To imply that Bill Gates' goals were "simply making 'all the money'" is at best intentionally misleading. Microsoft's unofficial mission statement from 1977 was "a computer on every desk and in every home". They aimed ridiculously high, succeeded past anyone's expectations, and fundamentally changed the world all on their own.
To dismiss the tens of billions of dollars that he is ploughing into his foundation (and the tens of billions of dollars he convinced Warren Buffet to also donate) as just "play[ing] the nice guy and work[ing] on [his] place in history" is, quite frankly, ridiculous.
This is a foundation working hard on some of the most fundamental problems of humanity: crippling poverty and devastating diseases. Sure, this gets them a few headlines, but what do you expect when their budget is as much as the International Red Cross and Oxfam International combined?
Bill Gates: Changed the world once. Will probably do it again.
Despite the actual verbiage used, Gate's goal wasn't a PC on every desk, it was a computer, which he didn't sell, running his OS and software, which he did sell, on every desk. Software that locked the user into an ecosystem that Microsoft controlled and profited by. He helped get the hardware in place, but never got the software lock in he wanted. Not from lack of trying though.
Ironic that Jobs's emphasis on maintaining quality and interfacing with human psychology is faring better towards that goal; as a side effect.
While I admire your attempt at parallelism, no where in my post do I denigrate Gate's philanthropy. Read it again. Ruthlessness and vanity have their social uses. I grew up using a Carnegie library and am a better person for it. They had a hell of a time tearing it down in the 1970s in order to put up a much inferior glass box. The wreaking ball kept just bouncing off... Literally.
We'll see how well Gates's legacy performs historically. Myself, I wish he had an interest in the space program or in energy production. But it's his loot to spend as he sees fit.
Jobs is through changing the world. At least directly. He's left some ongoing projects, but such things seldom can continue without their visionaries. Look at what happened to Walt Disney's urban planning experiments. Job's legacy will be changing the way people think about and interact with technology.

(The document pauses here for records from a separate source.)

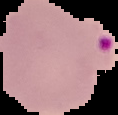
Image is 118×115 pixels. Malaria status: parasitized. From a thin blood smear. Segmented cell region on a black background.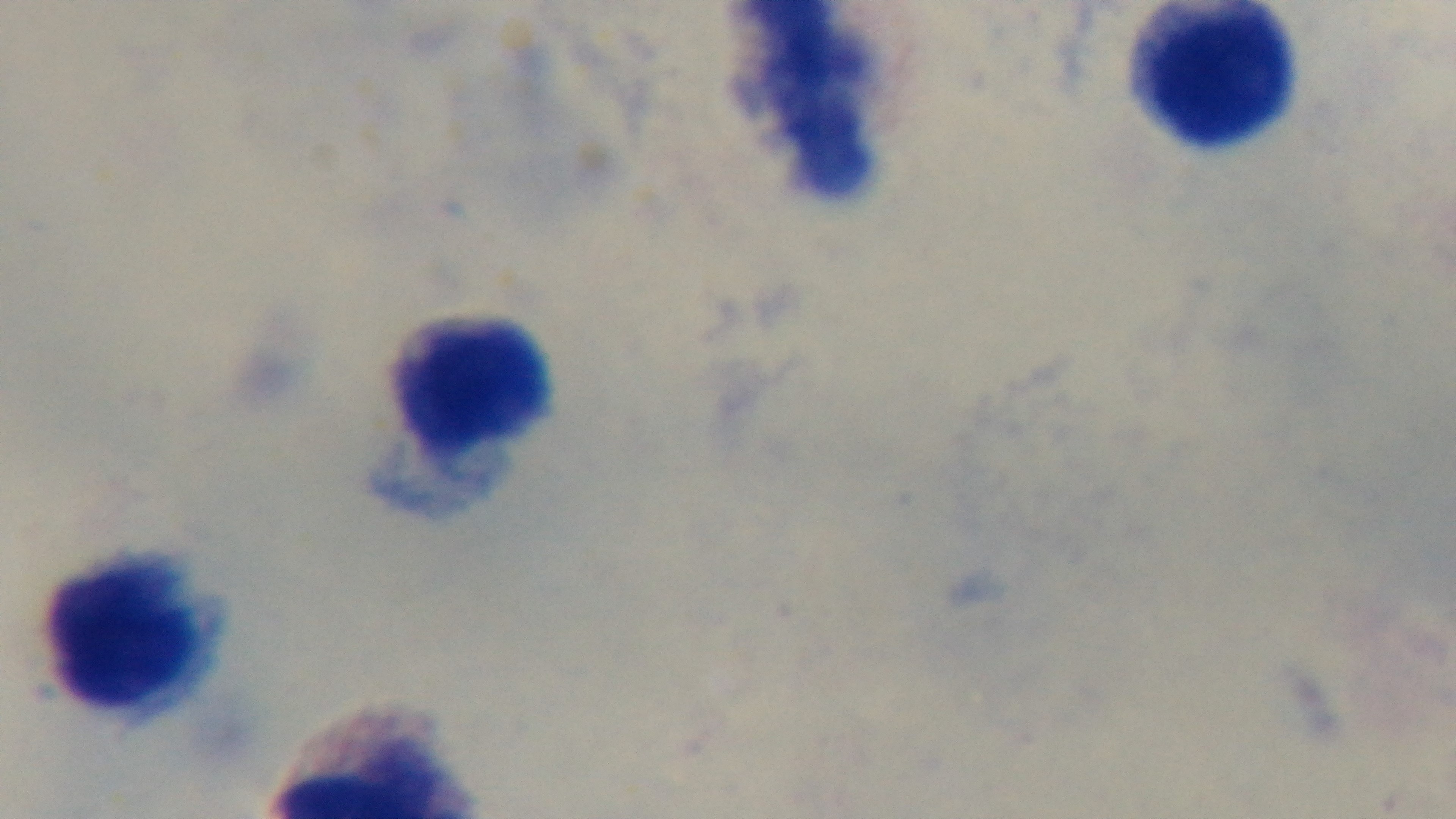

Summary:
  - Preparation: thick blood film
  - Field of view: one from the slide
  - Modality: light microscopy
  - Malaria status: negative
  - Capture: mounted 4K digital camera
  - Objective: 100x oil immersion
  - Stain: Giemsa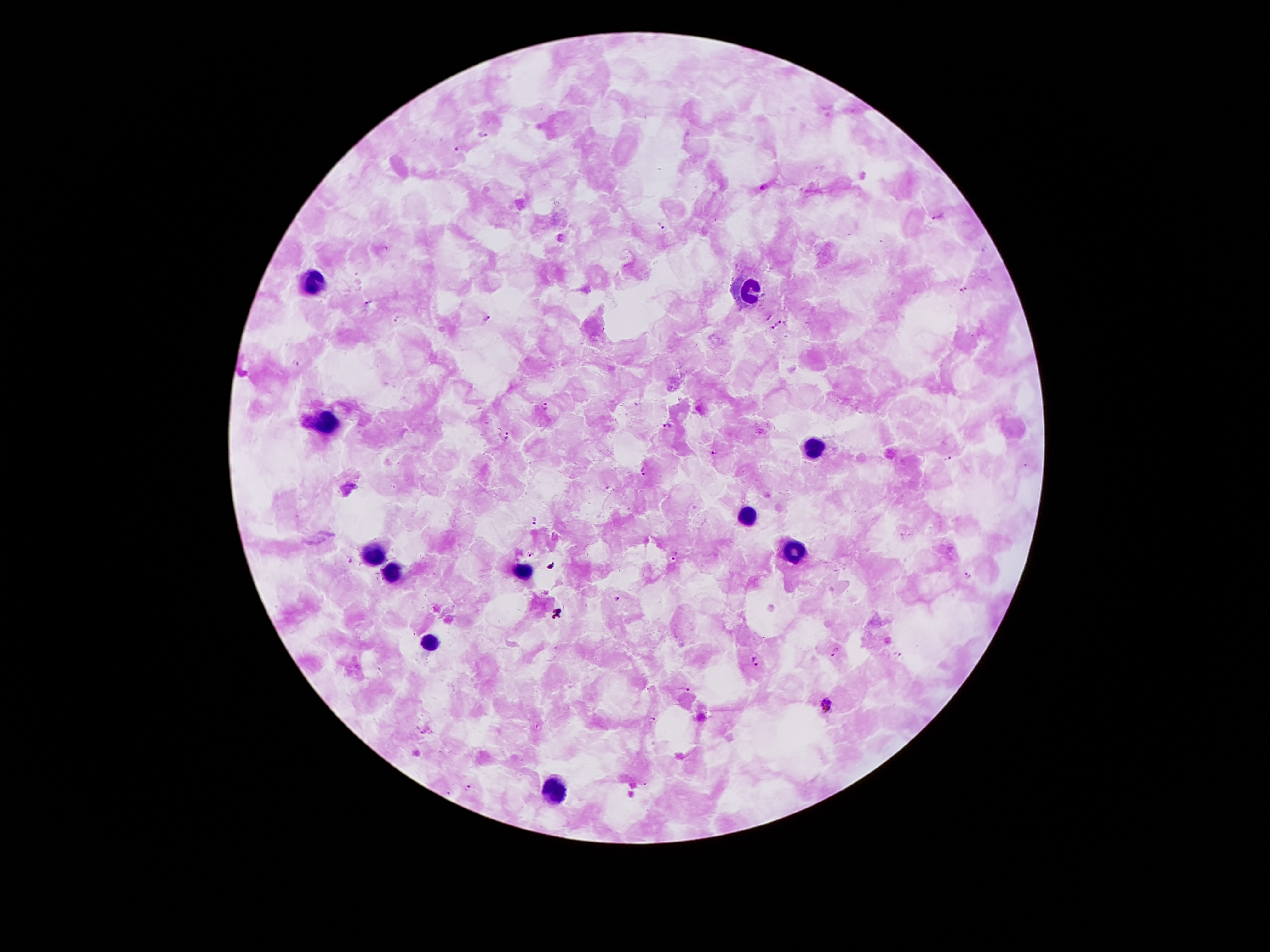
{
  "field_of_view": "single",
  "malaria_parasite_locations": "approximate object centers, in pixels from the top-left corner: (x=483, y=134), (x=458, y=150), (x=940, y=216), (x=663, y=227), (x=964, y=289), (x=368, y=300), (x=398, y=318), (x=489, y=320), (x=786, y=320), (x=776, y=325), (x=296, y=363), (x=546, y=407), (x=668, y=426), (x=507, y=436), (x=714, y=451), (x=948, y=459), (x=645, y=471), (x=534, y=519), (x=531, y=553), (x=676, y=556), (x=968, y=577), (x=618, y=597), (x=836, y=653), (x=899, y=653), (x=758, y=660), (x=686, y=689), (x=827, y=703), (x=652, y=719), (x=424, y=731), (x=468, y=788)",
  "leukocyte_locations": "approximate object centers, in pixels from the top-left corner: (x=313, y=281), (x=748, y=288), (x=324, y=422), (x=815, y=449), (x=748, y=519), (x=792, y=548), (x=377, y=553), (x=393, y=571), (x=525, y=573), (x=430, y=640), (x=554, y=792)",
  "capture": "smartphone through the microscope eyepiece",
  "preparation": "thick peripheral-blood smear",
  "magnification": "100x",
  "image_size": "1270×952 pixels",
  "patient_malaria_status": "positive for Plasmodium falciparum",
  "stain": "Giemsa"
}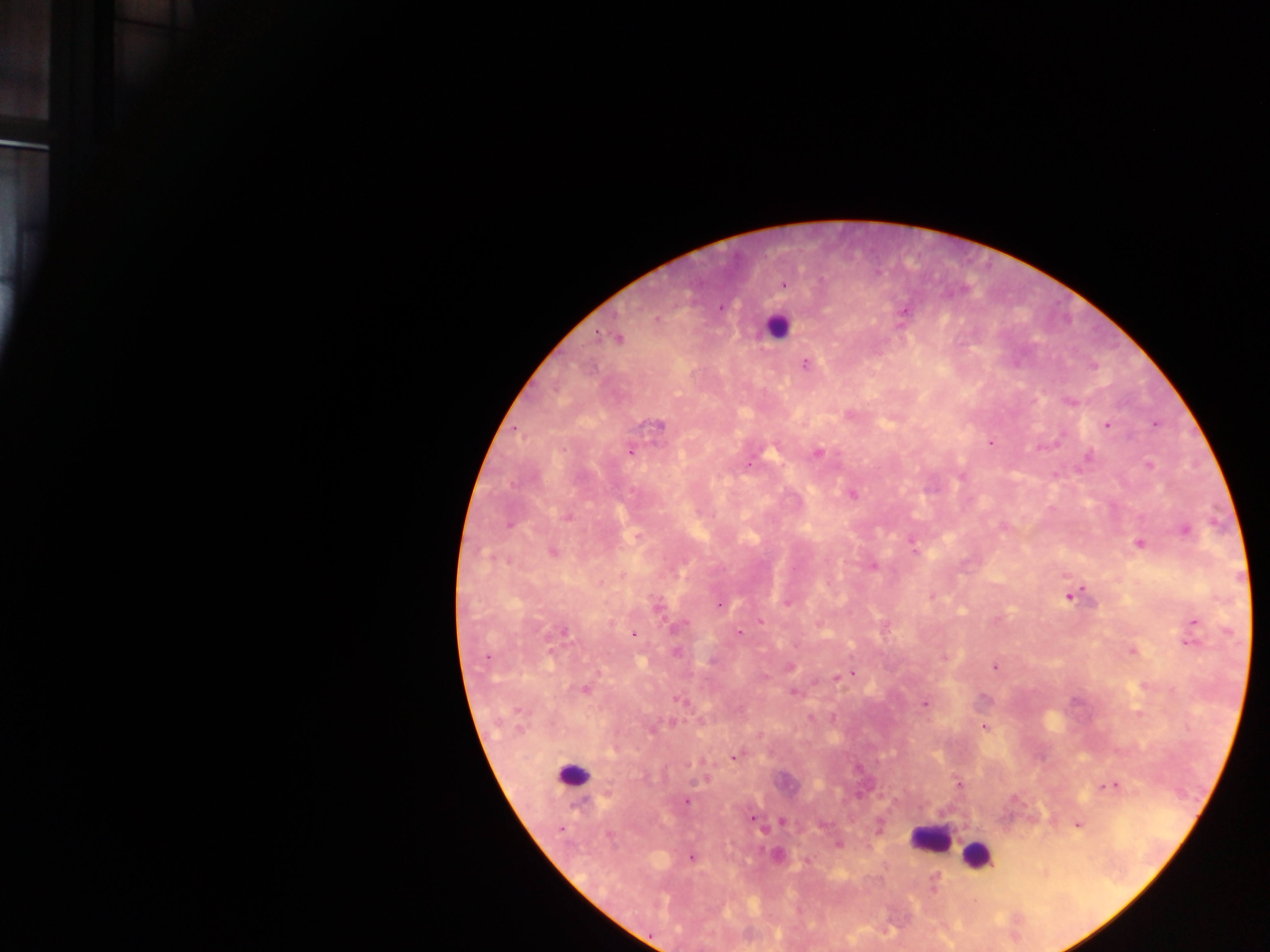
Approximate centers as (x, y) in pixels.
Summary:
  - Leukocyte locations: (775, 327), (574, 775), (929, 839), (977, 855)
  - Plasmodium parasite locations: (784, 284), (721, 307), (905, 311), (657, 319), (598, 335), (618, 338), (805, 364), (1070, 402), (850, 414), (1155, 423), (657, 425), (1107, 425), (990, 442), (630, 451), (818, 453), (1088, 458), (1149, 465), (962, 476), (852, 495), (568, 517), (509, 525), (1002, 527), (1185, 530), (912, 541), (1138, 543), (553, 552), (874, 567), (931, 596), (1068, 596), (787, 603), (718, 604), (657, 608), (760, 621), (1194, 622), (678, 626), (564, 633), (739, 633), (634, 635), (1191, 642), (1132, 651), (675, 652), (486, 657), (944, 658), (790, 667), (994, 667), (852, 673), (837, 676), (764, 677), (585, 689), (793, 692), (678, 698), (924, 704), (1138, 713), (832, 719), (672, 723), (984, 728), (653, 729), (735, 757), (704, 780), (958, 784), (1110, 785), (686, 801), (752, 819), (782, 821), (1078, 825), (560, 829), (763, 830), (609, 835), (838, 845), (777, 855), (691, 858), (934, 885)
  - Country: Ghana
  - Preparation: thick blood smear
  - Image size: 1270×952 pixels
  - Field of view: single
  - Capture: mobile-phone photograph through a microscope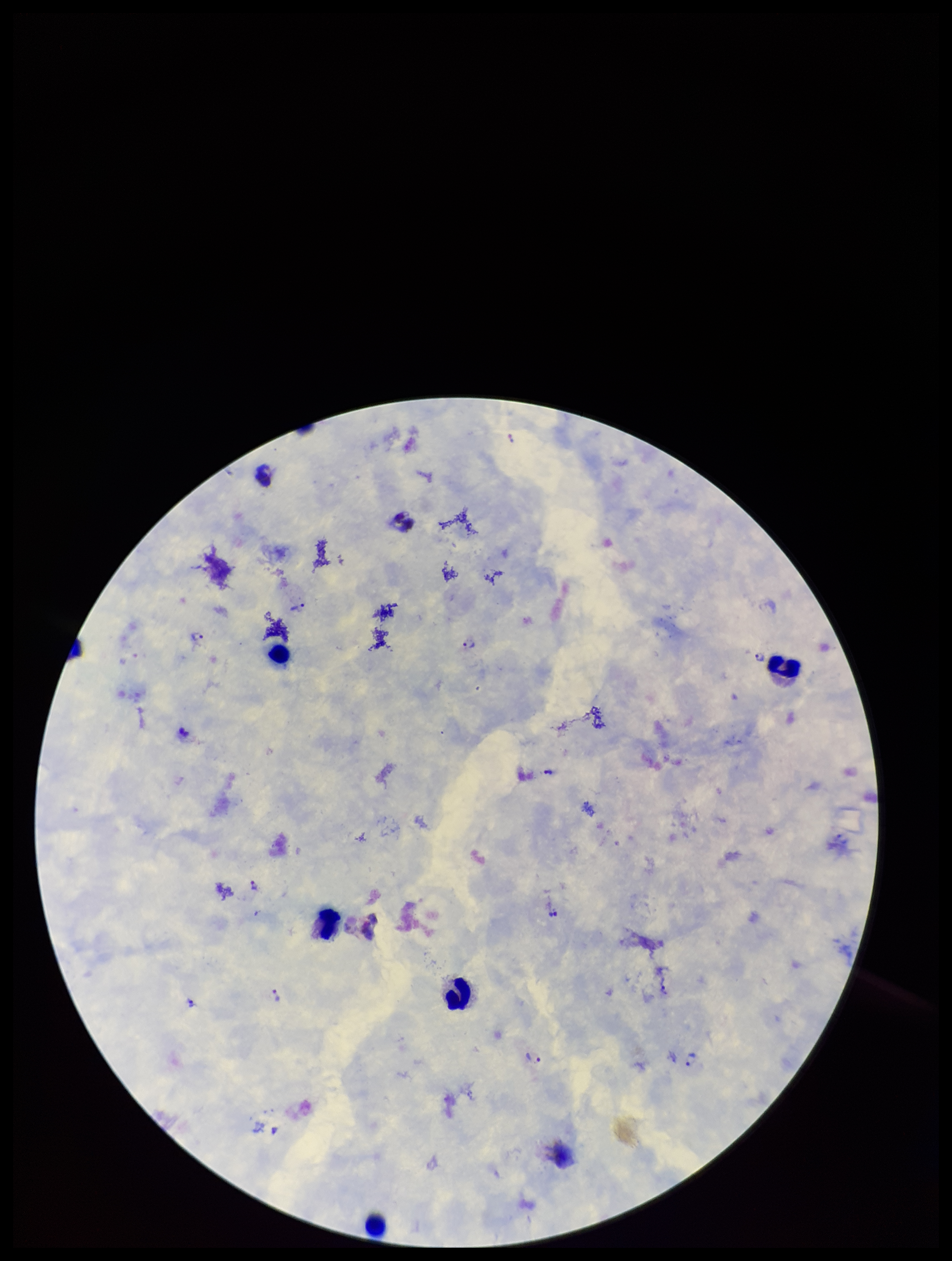
Preparation: thick blood smear. Image is 952×1261 pixels. Giemsa stain. Photographed through the microscope eyepiece with a smartphone camera. Patient malaria status: infected. Species reported for this patient: Plasmodium vivax. Plasmodium parasites: detected. Leukocyte count: 7. Parasite count: 12. One field from this slide.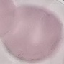

malaria_status: uninfected
preparation: thin blood film
image_type: cell patch, automatically extracted from a larger field of view and resized to 64 × 64 pixels
stain: Giemsa
capture: smartphone camera at the microscope eyepiece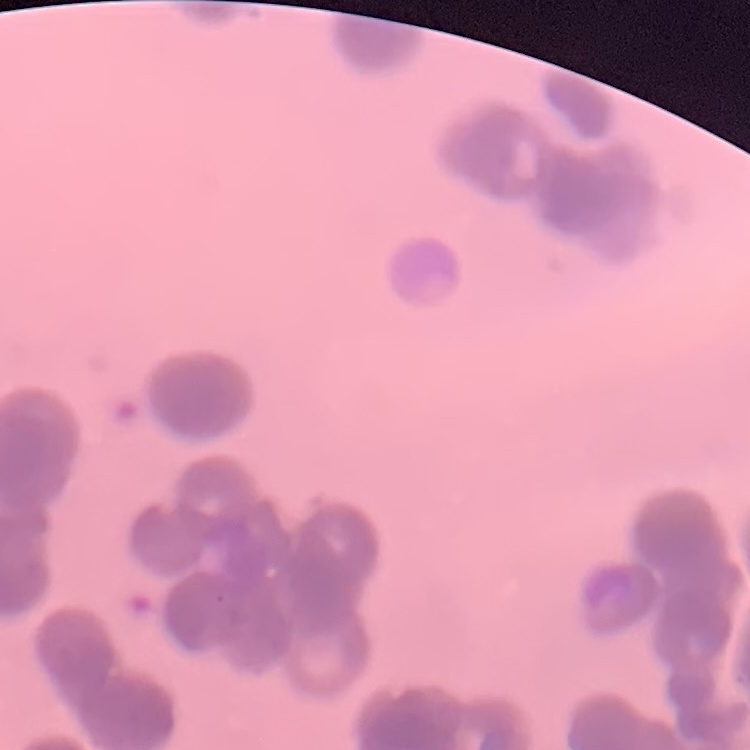

The erythrocytes exhibit rouleaux formation. Stained with either Field's or Giemsa. One tile cut from a larger photomicrograph. Thin blood film.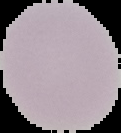

image_type: segmented cell region on a black background
image_size: 121×133 pixels
malaria_status: uninfected
preparation: thin blood film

My bet is that will have farther reaching consequences than any actual technology.
Well, sort of. The goal of putting a computer on every desk and in every home doesn't really carry any requirements about the quality of the product does it? It can be fulfilled with absolute dreck, and arguably, was.
To dismiss the tens of billions of dollars that he is ploughing into his foundation (and the tens of billions of dollars he convinced Warren Buffet to also donate) as just "play[ing] the nice guy and work[ing] on [his] place in history" is, quite frankly, ridiculous.
This is a foundation working hard on some of the most fundamental problems of humanity: crippling poverty and devastating diseases. Sure, this gets them a few headlines, but what do you expect when their budget is as much as the International Red Cross and Oxfam International combined?
Bill Gates: Changed the world once. Will probably do it again.
Steve Jobs: "This changes everything. Again."